|Olk, Daniel - Dan|
|CALLAWAY, CHAD - Ag Logic Distributers, Llc|
|RASKE, MICHAEL - Innovative Crop Solutions|
Submitted to: Book Chapter
Publication Type: Book / Chapter
Publication Acceptance Date: 10/9/2012
Publication Date: 2/4/2013
Citation: Olk, D.C., Dinnes, D.L., Callaway, C., Raske, M. 2013. On-farm evaluation of a humic product in Iowa (U.S.) maize production. In: Xu, J., Wu, J., He, Z., editors. Functions of Natural Organic Matter in a Changing Environment. Dordrecht, The Netherlands: Springer. p. 1047-1050.

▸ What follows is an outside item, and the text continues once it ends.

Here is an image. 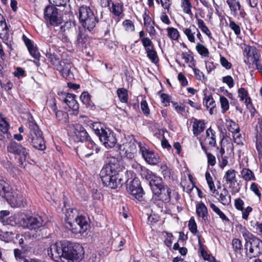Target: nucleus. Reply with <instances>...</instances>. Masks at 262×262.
Returning a JSON list of instances; mask_svg holds the SVG:
<instances>
[{"instance_id":"nucleus-1","label":"nucleus","mask_w":262,"mask_h":262,"mask_svg":"<svg viewBox=\"0 0 262 262\" xmlns=\"http://www.w3.org/2000/svg\"><path fill=\"white\" fill-rule=\"evenodd\" d=\"M149 181V185L153 192L152 200H159L163 202H169L172 195L176 199L178 198V193L163 185L162 179L158 177L154 176Z\"/></svg>"},{"instance_id":"nucleus-2","label":"nucleus","mask_w":262,"mask_h":262,"mask_svg":"<svg viewBox=\"0 0 262 262\" xmlns=\"http://www.w3.org/2000/svg\"><path fill=\"white\" fill-rule=\"evenodd\" d=\"M82 247L78 244L63 241L62 262H79L83 257Z\"/></svg>"},{"instance_id":"nucleus-3","label":"nucleus","mask_w":262,"mask_h":262,"mask_svg":"<svg viewBox=\"0 0 262 262\" xmlns=\"http://www.w3.org/2000/svg\"><path fill=\"white\" fill-rule=\"evenodd\" d=\"M92 127L105 147L111 148L115 146L117 143V139L114 133L110 129L104 128L102 125L98 122L92 124Z\"/></svg>"},{"instance_id":"nucleus-4","label":"nucleus","mask_w":262,"mask_h":262,"mask_svg":"<svg viewBox=\"0 0 262 262\" xmlns=\"http://www.w3.org/2000/svg\"><path fill=\"white\" fill-rule=\"evenodd\" d=\"M29 132L27 134V138L32 146L40 150L46 149L45 141L41 131L38 126L34 122L29 123Z\"/></svg>"},{"instance_id":"nucleus-5","label":"nucleus","mask_w":262,"mask_h":262,"mask_svg":"<svg viewBox=\"0 0 262 262\" xmlns=\"http://www.w3.org/2000/svg\"><path fill=\"white\" fill-rule=\"evenodd\" d=\"M79 20L83 28L91 31L98 23V18L94 11L87 6H82L79 9Z\"/></svg>"},{"instance_id":"nucleus-6","label":"nucleus","mask_w":262,"mask_h":262,"mask_svg":"<svg viewBox=\"0 0 262 262\" xmlns=\"http://www.w3.org/2000/svg\"><path fill=\"white\" fill-rule=\"evenodd\" d=\"M120 161L115 157H110L108 163L102 167L100 176L102 181L107 180V178L116 174L119 171Z\"/></svg>"},{"instance_id":"nucleus-7","label":"nucleus","mask_w":262,"mask_h":262,"mask_svg":"<svg viewBox=\"0 0 262 262\" xmlns=\"http://www.w3.org/2000/svg\"><path fill=\"white\" fill-rule=\"evenodd\" d=\"M44 17L48 24L57 26L61 24L62 18L58 9L53 6H47L44 10Z\"/></svg>"},{"instance_id":"nucleus-8","label":"nucleus","mask_w":262,"mask_h":262,"mask_svg":"<svg viewBox=\"0 0 262 262\" xmlns=\"http://www.w3.org/2000/svg\"><path fill=\"white\" fill-rule=\"evenodd\" d=\"M68 131L71 139L74 142H84L90 138L85 129L80 124L69 126Z\"/></svg>"},{"instance_id":"nucleus-9","label":"nucleus","mask_w":262,"mask_h":262,"mask_svg":"<svg viewBox=\"0 0 262 262\" xmlns=\"http://www.w3.org/2000/svg\"><path fill=\"white\" fill-rule=\"evenodd\" d=\"M20 217V226L30 230H35L42 227L46 224V222L40 216H27L24 215L23 216Z\"/></svg>"},{"instance_id":"nucleus-10","label":"nucleus","mask_w":262,"mask_h":262,"mask_svg":"<svg viewBox=\"0 0 262 262\" xmlns=\"http://www.w3.org/2000/svg\"><path fill=\"white\" fill-rule=\"evenodd\" d=\"M138 144L140 148L139 152L147 163L154 165L160 163V158L157 153L149 149L144 143L139 142Z\"/></svg>"},{"instance_id":"nucleus-11","label":"nucleus","mask_w":262,"mask_h":262,"mask_svg":"<svg viewBox=\"0 0 262 262\" xmlns=\"http://www.w3.org/2000/svg\"><path fill=\"white\" fill-rule=\"evenodd\" d=\"M7 149L8 152L18 155L19 156V164L21 166H24L28 156L26 148L23 147L20 144L14 141H11L8 144Z\"/></svg>"},{"instance_id":"nucleus-12","label":"nucleus","mask_w":262,"mask_h":262,"mask_svg":"<svg viewBox=\"0 0 262 262\" xmlns=\"http://www.w3.org/2000/svg\"><path fill=\"white\" fill-rule=\"evenodd\" d=\"M66 227L74 233H83L87 229L88 224L85 218L80 216H77L73 223L68 221Z\"/></svg>"},{"instance_id":"nucleus-13","label":"nucleus","mask_w":262,"mask_h":262,"mask_svg":"<svg viewBox=\"0 0 262 262\" xmlns=\"http://www.w3.org/2000/svg\"><path fill=\"white\" fill-rule=\"evenodd\" d=\"M48 254L54 261L62 262L63 257V241L51 245L48 249Z\"/></svg>"},{"instance_id":"nucleus-14","label":"nucleus","mask_w":262,"mask_h":262,"mask_svg":"<svg viewBox=\"0 0 262 262\" xmlns=\"http://www.w3.org/2000/svg\"><path fill=\"white\" fill-rule=\"evenodd\" d=\"M5 200L12 207H20L23 205V196L21 193L16 189L12 188Z\"/></svg>"},{"instance_id":"nucleus-15","label":"nucleus","mask_w":262,"mask_h":262,"mask_svg":"<svg viewBox=\"0 0 262 262\" xmlns=\"http://www.w3.org/2000/svg\"><path fill=\"white\" fill-rule=\"evenodd\" d=\"M245 247L246 250L249 248V253L254 257L258 256L262 253V241L256 237L245 242Z\"/></svg>"},{"instance_id":"nucleus-16","label":"nucleus","mask_w":262,"mask_h":262,"mask_svg":"<svg viewBox=\"0 0 262 262\" xmlns=\"http://www.w3.org/2000/svg\"><path fill=\"white\" fill-rule=\"evenodd\" d=\"M72 66V63L69 59H64L60 61V63L55 69L63 77L68 80H71L74 79V75L71 71Z\"/></svg>"},{"instance_id":"nucleus-17","label":"nucleus","mask_w":262,"mask_h":262,"mask_svg":"<svg viewBox=\"0 0 262 262\" xmlns=\"http://www.w3.org/2000/svg\"><path fill=\"white\" fill-rule=\"evenodd\" d=\"M127 191L135 199L141 201L144 194L143 190L137 179H133L127 186Z\"/></svg>"},{"instance_id":"nucleus-18","label":"nucleus","mask_w":262,"mask_h":262,"mask_svg":"<svg viewBox=\"0 0 262 262\" xmlns=\"http://www.w3.org/2000/svg\"><path fill=\"white\" fill-rule=\"evenodd\" d=\"M244 52L246 54V59L244 62L247 64H253L254 61H256L260 58V54L257 49L254 46H248L245 48Z\"/></svg>"},{"instance_id":"nucleus-19","label":"nucleus","mask_w":262,"mask_h":262,"mask_svg":"<svg viewBox=\"0 0 262 262\" xmlns=\"http://www.w3.org/2000/svg\"><path fill=\"white\" fill-rule=\"evenodd\" d=\"M0 38L3 40L8 47L11 46V40H9V28L6 23L5 19L0 13Z\"/></svg>"},{"instance_id":"nucleus-20","label":"nucleus","mask_w":262,"mask_h":262,"mask_svg":"<svg viewBox=\"0 0 262 262\" xmlns=\"http://www.w3.org/2000/svg\"><path fill=\"white\" fill-rule=\"evenodd\" d=\"M120 150L124 152V155L127 158L132 159L136 154V144L134 142H126L120 146Z\"/></svg>"},{"instance_id":"nucleus-21","label":"nucleus","mask_w":262,"mask_h":262,"mask_svg":"<svg viewBox=\"0 0 262 262\" xmlns=\"http://www.w3.org/2000/svg\"><path fill=\"white\" fill-rule=\"evenodd\" d=\"M132 167L133 169H135L136 172H138L142 177L146 180H151L152 178L155 176L152 174V172L151 171L136 162L132 163Z\"/></svg>"},{"instance_id":"nucleus-22","label":"nucleus","mask_w":262,"mask_h":262,"mask_svg":"<svg viewBox=\"0 0 262 262\" xmlns=\"http://www.w3.org/2000/svg\"><path fill=\"white\" fill-rule=\"evenodd\" d=\"M107 181H102L103 184L112 189H115L121 185L122 179L118 173L107 178Z\"/></svg>"},{"instance_id":"nucleus-23","label":"nucleus","mask_w":262,"mask_h":262,"mask_svg":"<svg viewBox=\"0 0 262 262\" xmlns=\"http://www.w3.org/2000/svg\"><path fill=\"white\" fill-rule=\"evenodd\" d=\"M23 39L31 56L35 59H38L40 57V53L34 42L24 35L23 36Z\"/></svg>"},{"instance_id":"nucleus-24","label":"nucleus","mask_w":262,"mask_h":262,"mask_svg":"<svg viewBox=\"0 0 262 262\" xmlns=\"http://www.w3.org/2000/svg\"><path fill=\"white\" fill-rule=\"evenodd\" d=\"M206 137L204 139L205 143L210 147L215 146L216 144L215 132L210 127L206 130Z\"/></svg>"},{"instance_id":"nucleus-25","label":"nucleus","mask_w":262,"mask_h":262,"mask_svg":"<svg viewBox=\"0 0 262 262\" xmlns=\"http://www.w3.org/2000/svg\"><path fill=\"white\" fill-rule=\"evenodd\" d=\"M23 214H15L6 217V219L2 220V223L4 225H10L11 226H15L19 225L20 226L21 217L23 216Z\"/></svg>"},{"instance_id":"nucleus-26","label":"nucleus","mask_w":262,"mask_h":262,"mask_svg":"<svg viewBox=\"0 0 262 262\" xmlns=\"http://www.w3.org/2000/svg\"><path fill=\"white\" fill-rule=\"evenodd\" d=\"M223 179L225 180L227 184L234 185L236 182L235 171L233 169H229L225 172Z\"/></svg>"},{"instance_id":"nucleus-27","label":"nucleus","mask_w":262,"mask_h":262,"mask_svg":"<svg viewBox=\"0 0 262 262\" xmlns=\"http://www.w3.org/2000/svg\"><path fill=\"white\" fill-rule=\"evenodd\" d=\"M63 101L69 106V108L73 111H77L78 109V103L75 100L74 95L67 94Z\"/></svg>"},{"instance_id":"nucleus-28","label":"nucleus","mask_w":262,"mask_h":262,"mask_svg":"<svg viewBox=\"0 0 262 262\" xmlns=\"http://www.w3.org/2000/svg\"><path fill=\"white\" fill-rule=\"evenodd\" d=\"M183 32L189 41L195 42L194 35L197 33V28L194 25H190L189 28H184Z\"/></svg>"},{"instance_id":"nucleus-29","label":"nucleus","mask_w":262,"mask_h":262,"mask_svg":"<svg viewBox=\"0 0 262 262\" xmlns=\"http://www.w3.org/2000/svg\"><path fill=\"white\" fill-rule=\"evenodd\" d=\"M205 128V125L202 120L194 119L193 124V133L197 136L200 134Z\"/></svg>"},{"instance_id":"nucleus-30","label":"nucleus","mask_w":262,"mask_h":262,"mask_svg":"<svg viewBox=\"0 0 262 262\" xmlns=\"http://www.w3.org/2000/svg\"><path fill=\"white\" fill-rule=\"evenodd\" d=\"M11 188L6 182L0 180V200L5 199Z\"/></svg>"},{"instance_id":"nucleus-31","label":"nucleus","mask_w":262,"mask_h":262,"mask_svg":"<svg viewBox=\"0 0 262 262\" xmlns=\"http://www.w3.org/2000/svg\"><path fill=\"white\" fill-rule=\"evenodd\" d=\"M219 201L224 205H228L231 202V195L228 191L224 188L220 193Z\"/></svg>"},{"instance_id":"nucleus-32","label":"nucleus","mask_w":262,"mask_h":262,"mask_svg":"<svg viewBox=\"0 0 262 262\" xmlns=\"http://www.w3.org/2000/svg\"><path fill=\"white\" fill-rule=\"evenodd\" d=\"M85 28L80 29L76 41V43L78 45H83L88 40V35L86 34Z\"/></svg>"},{"instance_id":"nucleus-33","label":"nucleus","mask_w":262,"mask_h":262,"mask_svg":"<svg viewBox=\"0 0 262 262\" xmlns=\"http://www.w3.org/2000/svg\"><path fill=\"white\" fill-rule=\"evenodd\" d=\"M196 212L197 215L202 217L204 220L207 219V208L203 203H201L196 206Z\"/></svg>"},{"instance_id":"nucleus-34","label":"nucleus","mask_w":262,"mask_h":262,"mask_svg":"<svg viewBox=\"0 0 262 262\" xmlns=\"http://www.w3.org/2000/svg\"><path fill=\"white\" fill-rule=\"evenodd\" d=\"M204 103L208 108H209L210 114H213V110L215 106V102L211 96H206L204 99Z\"/></svg>"},{"instance_id":"nucleus-35","label":"nucleus","mask_w":262,"mask_h":262,"mask_svg":"<svg viewBox=\"0 0 262 262\" xmlns=\"http://www.w3.org/2000/svg\"><path fill=\"white\" fill-rule=\"evenodd\" d=\"M239 232L240 234L242 235V236L244 237L245 242H248L249 241L251 240L253 237H255L254 236L252 233H251L247 228H246L245 227L242 226V225H240L239 226Z\"/></svg>"},{"instance_id":"nucleus-36","label":"nucleus","mask_w":262,"mask_h":262,"mask_svg":"<svg viewBox=\"0 0 262 262\" xmlns=\"http://www.w3.org/2000/svg\"><path fill=\"white\" fill-rule=\"evenodd\" d=\"M117 95L122 103H126L128 100L127 91L124 88H120L117 90Z\"/></svg>"},{"instance_id":"nucleus-37","label":"nucleus","mask_w":262,"mask_h":262,"mask_svg":"<svg viewBox=\"0 0 262 262\" xmlns=\"http://www.w3.org/2000/svg\"><path fill=\"white\" fill-rule=\"evenodd\" d=\"M227 3L229 6L230 10L234 14H236L238 10H241V6L239 2H237L236 0H227Z\"/></svg>"},{"instance_id":"nucleus-38","label":"nucleus","mask_w":262,"mask_h":262,"mask_svg":"<svg viewBox=\"0 0 262 262\" xmlns=\"http://www.w3.org/2000/svg\"><path fill=\"white\" fill-rule=\"evenodd\" d=\"M181 6L184 13L189 15L192 14L191 8L192 6L190 0H181Z\"/></svg>"},{"instance_id":"nucleus-39","label":"nucleus","mask_w":262,"mask_h":262,"mask_svg":"<svg viewBox=\"0 0 262 262\" xmlns=\"http://www.w3.org/2000/svg\"><path fill=\"white\" fill-rule=\"evenodd\" d=\"M242 177L246 181H252L255 180L253 172L248 168H244L241 172Z\"/></svg>"},{"instance_id":"nucleus-40","label":"nucleus","mask_w":262,"mask_h":262,"mask_svg":"<svg viewBox=\"0 0 262 262\" xmlns=\"http://www.w3.org/2000/svg\"><path fill=\"white\" fill-rule=\"evenodd\" d=\"M227 127L228 130L232 134L239 133L240 130L238 124L232 120L227 121Z\"/></svg>"},{"instance_id":"nucleus-41","label":"nucleus","mask_w":262,"mask_h":262,"mask_svg":"<svg viewBox=\"0 0 262 262\" xmlns=\"http://www.w3.org/2000/svg\"><path fill=\"white\" fill-rule=\"evenodd\" d=\"M46 57L50 62L54 66L55 68H56L57 67V65L60 62L61 60H59V58L54 54V53H52L50 52H48L46 54Z\"/></svg>"},{"instance_id":"nucleus-42","label":"nucleus","mask_w":262,"mask_h":262,"mask_svg":"<svg viewBox=\"0 0 262 262\" xmlns=\"http://www.w3.org/2000/svg\"><path fill=\"white\" fill-rule=\"evenodd\" d=\"M0 130L4 134H7L9 128V124L6 120V118L4 117L1 113H0Z\"/></svg>"},{"instance_id":"nucleus-43","label":"nucleus","mask_w":262,"mask_h":262,"mask_svg":"<svg viewBox=\"0 0 262 262\" xmlns=\"http://www.w3.org/2000/svg\"><path fill=\"white\" fill-rule=\"evenodd\" d=\"M112 7L110 8L111 11L116 16H119L123 11V5L119 3L114 4L112 2Z\"/></svg>"},{"instance_id":"nucleus-44","label":"nucleus","mask_w":262,"mask_h":262,"mask_svg":"<svg viewBox=\"0 0 262 262\" xmlns=\"http://www.w3.org/2000/svg\"><path fill=\"white\" fill-rule=\"evenodd\" d=\"M198 25L201 31L205 33L209 38H212L211 33L204 21L201 19H198Z\"/></svg>"},{"instance_id":"nucleus-45","label":"nucleus","mask_w":262,"mask_h":262,"mask_svg":"<svg viewBox=\"0 0 262 262\" xmlns=\"http://www.w3.org/2000/svg\"><path fill=\"white\" fill-rule=\"evenodd\" d=\"M77 154L82 158H89L93 154V152L88 149L86 147L82 146L77 149Z\"/></svg>"},{"instance_id":"nucleus-46","label":"nucleus","mask_w":262,"mask_h":262,"mask_svg":"<svg viewBox=\"0 0 262 262\" xmlns=\"http://www.w3.org/2000/svg\"><path fill=\"white\" fill-rule=\"evenodd\" d=\"M205 178L210 191L214 193L216 191L215 185L211 174L208 171H206L205 173Z\"/></svg>"},{"instance_id":"nucleus-47","label":"nucleus","mask_w":262,"mask_h":262,"mask_svg":"<svg viewBox=\"0 0 262 262\" xmlns=\"http://www.w3.org/2000/svg\"><path fill=\"white\" fill-rule=\"evenodd\" d=\"M167 35L169 38L173 40H177L179 36V32L178 30L173 27H169L167 29Z\"/></svg>"},{"instance_id":"nucleus-48","label":"nucleus","mask_w":262,"mask_h":262,"mask_svg":"<svg viewBox=\"0 0 262 262\" xmlns=\"http://www.w3.org/2000/svg\"><path fill=\"white\" fill-rule=\"evenodd\" d=\"M210 206L213 211L216 213L223 221L229 220L225 214L215 204L211 203L210 204Z\"/></svg>"},{"instance_id":"nucleus-49","label":"nucleus","mask_w":262,"mask_h":262,"mask_svg":"<svg viewBox=\"0 0 262 262\" xmlns=\"http://www.w3.org/2000/svg\"><path fill=\"white\" fill-rule=\"evenodd\" d=\"M160 170L165 179H168L171 176V169L165 164H162L160 166Z\"/></svg>"},{"instance_id":"nucleus-50","label":"nucleus","mask_w":262,"mask_h":262,"mask_svg":"<svg viewBox=\"0 0 262 262\" xmlns=\"http://www.w3.org/2000/svg\"><path fill=\"white\" fill-rule=\"evenodd\" d=\"M56 119L62 122H66L68 118V114L60 110H58L55 113Z\"/></svg>"},{"instance_id":"nucleus-51","label":"nucleus","mask_w":262,"mask_h":262,"mask_svg":"<svg viewBox=\"0 0 262 262\" xmlns=\"http://www.w3.org/2000/svg\"><path fill=\"white\" fill-rule=\"evenodd\" d=\"M196 49L200 55L205 57L209 56V51L204 45L198 43L196 46Z\"/></svg>"},{"instance_id":"nucleus-52","label":"nucleus","mask_w":262,"mask_h":262,"mask_svg":"<svg viewBox=\"0 0 262 262\" xmlns=\"http://www.w3.org/2000/svg\"><path fill=\"white\" fill-rule=\"evenodd\" d=\"M256 147L259 158L262 157V132L257 136L256 142Z\"/></svg>"},{"instance_id":"nucleus-53","label":"nucleus","mask_w":262,"mask_h":262,"mask_svg":"<svg viewBox=\"0 0 262 262\" xmlns=\"http://www.w3.org/2000/svg\"><path fill=\"white\" fill-rule=\"evenodd\" d=\"M220 102L222 108V111L225 113L229 108V104L228 99L224 96L220 97Z\"/></svg>"},{"instance_id":"nucleus-54","label":"nucleus","mask_w":262,"mask_h":262,"mask_svg":"<svg viewBox=\"0 0 262 262\" xmlns=\"http://www.w3.org/2000/svg\"><path fill=\"white\" fill-rule=\"evenodd\" d=\"M143 19L144 26L151 32L154 30V28L151 25V18L146 13H144Z\"/></svg>"},{"instance_id":"nucleus-55","label":"nucleus","mask_w":262,"mask_h":262,"mask_svg":"<svg viewBox=\"0 0 262 262\" xmlns=\"http://www.w3.org/2000/svg\"><path fill=\"white\" fill-rule=\"evenodd\" d=\"M13 235L14 233L11 231L2 232L1 234V238L5 242H9L12 239Z\"/></svg>"},{"instance_id":"nucleus-56","label":"nucleus","mask_w":262,"mask_h":262,"mask_svg":"<svg viewBox=\"0 0 262 262\" xmlns=\"http://www.w3.org/2000/svg\"><path fill=\"white\" fill-rule=\"evenodd\" d=\"M232 247L235 252H238L242 249V244L241 240L238 238H234L232 241Z\"/></svg>"},{"instance_id":"nucleus-57","label":"nucleus","mask_w":262,"mask_h":262,"mask_svg":"<svg viewBox=\"0 0 262 262\" xmlns=\"http://www.w3.org/2000/svg\"><path fill=\"white\" fill-rule=\"evenodd\" d=\"M80 98L83 104L86 105H91V96L88 92L82 93Z\"/></svg>"},{"instance_id":"nucleus-58","label":"nucleus","mask_w":262,"mask_h":262,"mask_svg":"<svg viewBox=\"0 0 262 262\" xmlns=\"http://www.w3.org/2000/svg\"><path fill=\"white\" fill-rule=\"evenodd\" d=\"M147 56L150 59L151 62L154 63L158 61V57L155 49L147 53Z\"/></svg>"},{"instance_id":"nucleus-59","label":"nucleus","mask_w":262,"mask_h":262,"mask_svg":"<svg viewBox=\"0 0 262 262\" xmlns=\"http://www.w3.org/2000/svg\"><path fill=\"white\" fill-rule=\"evenodd\" d=\"M194 74L195 75V78L198 80L206 81L207 80V78L205 77L203 73L201 72L199 69L194 68L193 69Z\"/></svg>"},{"instance_id":"nucleus-60","label":"nucleus","mask_w":262,"mask_h":262,"mask_svg":"<svg viewBox=\"0 0 262 262\" xmlns=\"http://www.w3.org/2000/svg\"><path fill=\"white\" fill-rule=\"evenodd\" d=\"M188 228L192 233H195L197 232V226L194 219L191 218L189 220L188 223Z\"/></svg>"},{"instance_id":"nucleus-61","label":"nucleus","mask_w":262,"mask_h":262,"mask_svg":"<svg viewBox=\"0 0 262 262\" xmlns=\"http://www.w3.org/2000/svg\"><path fill=\"white\" fill-rule=\"evenodd\" d=\"M223 82L226 83L228 86L231 88L234 86V80L231 76H226L223 78Z\"/></svg>"},{"instance_id":"nucleus-62","label":"nucleus","mask_w":262,"mask_h":262,"mask_svg":"<svg viewBox=\"0 0 262 262\" xmlns=\"http://www.w3.org/2000/svg\"><path fill=\"white\" fill-rule=\"evenodd\" d=\"M141 108L145 115L147 116L149 114L150 111L148 108V104L145 100L141 101Z\"/></svg>"},{"instance_id":"nucleus-63","label":"nucleus","mask_w":262,"mask_h":262,"mask_svg":"<svg viewBox=\"0 0 262 262\" xmlns=\"http://www.w3.org/2000/svg\"><path fill=\"white\" fill-rule=\"evenodd\" d=\"M229 27L236 35L240 34L241 29L239 26L236 24L233 21H230Z\"/></svg>"},{"instance_id":"nucleus-64","label":"nucleus","mask_w":262,"mask_h":262,"mask_svg":"<svg viewBox=\"0 0 262 262\" xmlns=\"http://www.w3.org/2000/svg\"><path fill=\"white\" fill-rule=\"evenodd\" d=\"M247 95L248 92L244 88H241L238 89V95L241 101H243L245 98L247 97Z\"/></svg>"}]
</instances>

Technical Abstract: The benefit to corn (Zea mays L.) production of a humic product derived from lignite was evaluated for three years under otherwise conventional crop management in Iowa farmers’ fields. It was applied at a rate of 3.57 L ha-1, generally as a foliar spray mixed into routine pesticide applications during early stages of crop growth. In each of three years, hand-sampled corn plants collected at physiological maturity in 30 to 35 farmers’ fields across Iowa showed a significant increase in grain weight with product application in 70 to 80% of the cases, covering a range of soil types and grain yield levels. Mean increases were 630-940 kg ha-1. A limited number of yield increases estimated by mechanical combine were typically 310-630 kg ha-1, or about 5% of normal yield levels. Grain weight increases were associated with longer, thicker, and heavier cobs and slightly larger stover biomass. Plant nutrient concentrations were not affected at harvest. In-season measurements in a few intensively monitored farmers’ fields associated product application with slightly taller plants, increased leaf area, earlier onset of pollination, extended grain filling, and delayed senescence, i.e., extended duration of photosynthesis and decayed rotting of stems. Limited visual observations indicated great proliferation of roots, especially lateral roots. Ongoing data assessment will identify any environmental factors of product efficacy, an issue that to date remains unexplored in the humic product literature. Initial studies of alfalfa (Medicago sativa L.) found biomass increases with product application of 7 to 29%. The humic product increased economic yield in a large majority of cases by amounts that were agronomically modest but economically significant.